REQUEST — Exact repetition of every entry is required.

EXCERPTED RECORDS —
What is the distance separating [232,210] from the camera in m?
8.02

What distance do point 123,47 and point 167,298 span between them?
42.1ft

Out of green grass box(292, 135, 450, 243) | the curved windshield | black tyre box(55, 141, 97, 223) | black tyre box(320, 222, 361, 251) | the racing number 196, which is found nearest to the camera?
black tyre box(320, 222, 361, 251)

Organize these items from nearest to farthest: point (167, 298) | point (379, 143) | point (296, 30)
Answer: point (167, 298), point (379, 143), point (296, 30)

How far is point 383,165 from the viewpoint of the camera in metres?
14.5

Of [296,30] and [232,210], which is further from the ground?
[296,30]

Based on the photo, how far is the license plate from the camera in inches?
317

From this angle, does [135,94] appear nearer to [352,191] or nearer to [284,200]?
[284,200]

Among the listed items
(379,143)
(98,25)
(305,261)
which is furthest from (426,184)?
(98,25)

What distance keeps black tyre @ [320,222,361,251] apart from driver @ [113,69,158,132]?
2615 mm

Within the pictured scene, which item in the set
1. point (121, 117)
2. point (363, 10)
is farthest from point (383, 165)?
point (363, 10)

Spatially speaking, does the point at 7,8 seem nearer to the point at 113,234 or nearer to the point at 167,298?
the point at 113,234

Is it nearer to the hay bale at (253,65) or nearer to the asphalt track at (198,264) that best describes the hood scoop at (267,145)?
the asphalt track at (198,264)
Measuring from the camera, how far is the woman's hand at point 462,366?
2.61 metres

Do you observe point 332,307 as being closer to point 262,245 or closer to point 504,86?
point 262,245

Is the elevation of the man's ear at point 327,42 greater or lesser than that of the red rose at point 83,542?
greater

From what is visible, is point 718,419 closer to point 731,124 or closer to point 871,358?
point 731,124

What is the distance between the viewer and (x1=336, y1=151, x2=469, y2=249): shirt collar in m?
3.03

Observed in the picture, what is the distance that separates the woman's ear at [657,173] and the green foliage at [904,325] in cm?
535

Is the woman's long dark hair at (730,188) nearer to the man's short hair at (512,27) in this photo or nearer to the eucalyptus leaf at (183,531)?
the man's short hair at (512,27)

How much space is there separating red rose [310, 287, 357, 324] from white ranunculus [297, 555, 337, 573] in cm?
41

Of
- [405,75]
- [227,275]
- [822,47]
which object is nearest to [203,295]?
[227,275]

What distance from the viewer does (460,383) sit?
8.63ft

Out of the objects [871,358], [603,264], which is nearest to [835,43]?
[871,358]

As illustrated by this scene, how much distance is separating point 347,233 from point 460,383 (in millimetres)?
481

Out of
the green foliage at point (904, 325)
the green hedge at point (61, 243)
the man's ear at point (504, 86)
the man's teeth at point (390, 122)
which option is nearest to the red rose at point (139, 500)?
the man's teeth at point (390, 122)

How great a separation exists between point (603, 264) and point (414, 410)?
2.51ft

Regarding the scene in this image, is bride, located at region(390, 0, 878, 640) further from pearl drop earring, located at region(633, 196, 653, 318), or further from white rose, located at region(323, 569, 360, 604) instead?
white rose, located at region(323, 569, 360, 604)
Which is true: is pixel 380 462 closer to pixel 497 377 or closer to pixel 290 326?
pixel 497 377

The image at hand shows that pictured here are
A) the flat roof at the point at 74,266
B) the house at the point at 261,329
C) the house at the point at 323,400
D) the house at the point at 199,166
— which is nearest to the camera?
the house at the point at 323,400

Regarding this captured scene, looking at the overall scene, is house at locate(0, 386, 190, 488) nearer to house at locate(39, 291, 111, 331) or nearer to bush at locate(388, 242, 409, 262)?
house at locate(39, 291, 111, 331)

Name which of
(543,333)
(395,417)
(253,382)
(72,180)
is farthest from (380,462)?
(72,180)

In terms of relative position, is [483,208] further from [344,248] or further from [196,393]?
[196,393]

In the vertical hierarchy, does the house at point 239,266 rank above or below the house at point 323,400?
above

TASK SOLUTION —
What is the distance separating [232,210] from the camera in m?
8.02

What distance do point 123,47 and point 167,298 span between them?
42.1ft

Out of green grass box(292, 135, 450, 243) | the curved windshield | black tyre box(55, 141, 97, 223) | black tyre box(320, 222, 361, 251) | the racing number 196, which is found nearest to the camera?
black tyre box(320, 222, 361, 251)

Organize these items from nearest to farthest: point (167, 298) | point (379, 143) | point (296, 30)
Answer: point (167, 298), point (379, 143), point (296, 30)

How far is point 383,165 from the viewpoint of the camera in metres?
14.5

Of [296,30] and [232,210], which is further from the ground?
[296,30]

Based on the photo, how far is the license plate from the camera in inches?
317

From this angle, does [135,94] appear nearer to [352,191] or nearer to [284,200]?
[284,200]

Among the listed items
(379,143)
(98,25)
(305,261)
which is furthest from (426,184)?
(98,25)

What distance keeps black tyre @ [320,222,361,251] apart from driver @ [113,69,158,132]?
2615 mm

Within the pictured scene, which item in the set
1. point (121, 117)
2. point (363, 10)
is farthest from point (383, 165)?
point (363, 10)

Spatially speaking, does the point at 7,8 seem nearer to the point at 113,234 or nearer to the point at 167,298?
the point at 113,234

Is it nearer to the hay bale at (253,65) or nearer to the asphalt track at (198,264) that best describes the hood scoop at (267,145)?
the asphalt track at (198,264)
Measuring from the camera, how far is the woman's hand at point 462,366?
2.61 metres

Do you observe point 332,307 as being closer to point 262,245 or closer to point 504,86?
point 262,245

Is the elevation of the man's ear at point 327,42 greater or lesser than that of the red rose at point 83,542?
greater

From what is visible, is point 718,419 closer to point 731,124 or closer to point 871,358?
point 731,124

What is the distance between the viewer and (x1=336, y1=151, x2=469, y2=249): shirt collar in m?
3.03

Observed in the picture, what is the distance that separates the woman's ear at [657,173] and the green foliage at [904,325] in cm?
535

Is the woman's long dark hair at (730,188) nearer to the man's short hair at (512,27) in this photo or nearer to the eucalyptus leaf at (183,531)?
the man's short hair at (512,27)

How much space is there separating red rose [310, 287, 357, 324] from white ranunculus [297, 555, 337, 573] in cm?
41

Of
- [405,75]
- [227,275]
- [822,47]
which object is nearest to [203,295]?
[227,275]

What distance from the viewer does (460,383) sit?
8.63ft

Out of the objects [871,358], [603,264], which is nearest to [835,43]?
[871,358]

As illustrated by this scene, how much distance is separating point 347,233 from point 460,383 (in millimetres)?
481

Out of
the green foliage at point (904, 325)
the green hedge at point (61, 243)
the man's ear at point (504, 86)
the man's teeth at point (390, 122)
which option is nearest to the red rose at point (139, 500)?
the man's teeth at point (390, 122)

How great a separation exists between point (603, 264) and point (414, 410)?
2.51ft

Regarding the scene in this image, is bride, located at region(390, 0, 878, 640) further from pearl drop earring, located at region(633, 196, 653, 318), or further from white rose, located at region(323, 569, 360, 604) instead?
white rose, located at region(323, 569, 360, 604)
Which is true: is pixel 380 462 closer to pixel 497 377 or closer to pixel 290 326?
pixel 497 377

The image at hand shows that pictured here are
A) the flat roof at the point at 74,266
B) the house at the point at 261,329
C) the house at the point at 323,400
D) the house at the point at 199,166
— which is nearest to the camera?
the house at the point at 323,400

Regarding this captured scene, looking at the overall scene, is house at locate(0, 386, 190, 488) nearer to house at locate(39, 291, 111, 331) or nearer to bush at locate(388, 242, 409, 262)?
house at locate(39, 291, 111, 331)

Name which of
(543,333)
(395,417)
(253,382)
(72,180)
is farthest from (380,462)?
(72,180)

In terms of relative position, is [483,208] further from [344,248] or further from [196,393]?
[196,393]

In the vertical hierarchy, does the house at point 239,266 rank above or below the house at point 323,400?
above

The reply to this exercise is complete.